September 30, 2008
By Gregg Hutto, All That Is Man, ZZ

Peak by Roland Smith is a story about a troubled young boy who cannot control his desire to climb. The novel begins with Peak climbing a skyscraper in New York, when all of the sudden a police helicopter appears behind him. Peak’s sentence is very unusual; he is sent to live with his dad on Mount Everest. The rest of the novel is about Peak struggling with the challenges of the mountain, himself, and his father.
Peak, a fourteen year old boy, lives in New York with his mom, step-dad, and younger twin sisters. In the beginning, he is very selfish, and does not think highly about anyone: “…But you don’t get to pick your name or your parents.” (Smith 1). This quote shows that Peak is not thrilled with the parents he was born to, or the name they gave him when he was born. After he is convicted, Peak changes to thinking about his family and how climbing has changed his life. The unselfishness he acquires follows Peak to Everest, where he makes the ultimate sacrifice to help a friend, thus showing his moral fiber.
The central conflict in the novel is between Peak and the mountain. Most of the conflict is physical, but there is a mental aspect also. The physical aspect is climbing the mountain; the mental factor is having the fortitude to help a friend at 29,000 feet. Would you sacrifice your dream to help a pal reach theirs? Can he make it to the summit of the mountain? Will he die like some of the other climbers trying to reach the summit? These are some of the questions which Peak asks himself on Everest.
I would recommend the novel Peak by Roland Smith, because the writer has a unique way of gripping the reader and keeping the reader hooked until the very end.

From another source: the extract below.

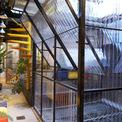 <p> Ngôi nhà là một di sản kiến trúc với nền gạch xi măng kẻ ô vuông có điều hòa tốt, mái phía trước liền mạch và giếng trời ở sân trong.</p>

The language Smith uses is simple, yet powerful, and adds to the novel’s entertainment. An example of his language is “To reach the top you must have resolve, muscles, skill, and…A FACE!” (Smith 5). In this quote, Smith shows how two simple words, “a face”, can put tons of meaning and emphasis into a statement. Peak is a quick read and a wonderful work of fiction. This book is for readers who enjoy action and sadness in the same story. I would definitely read this book for a second time.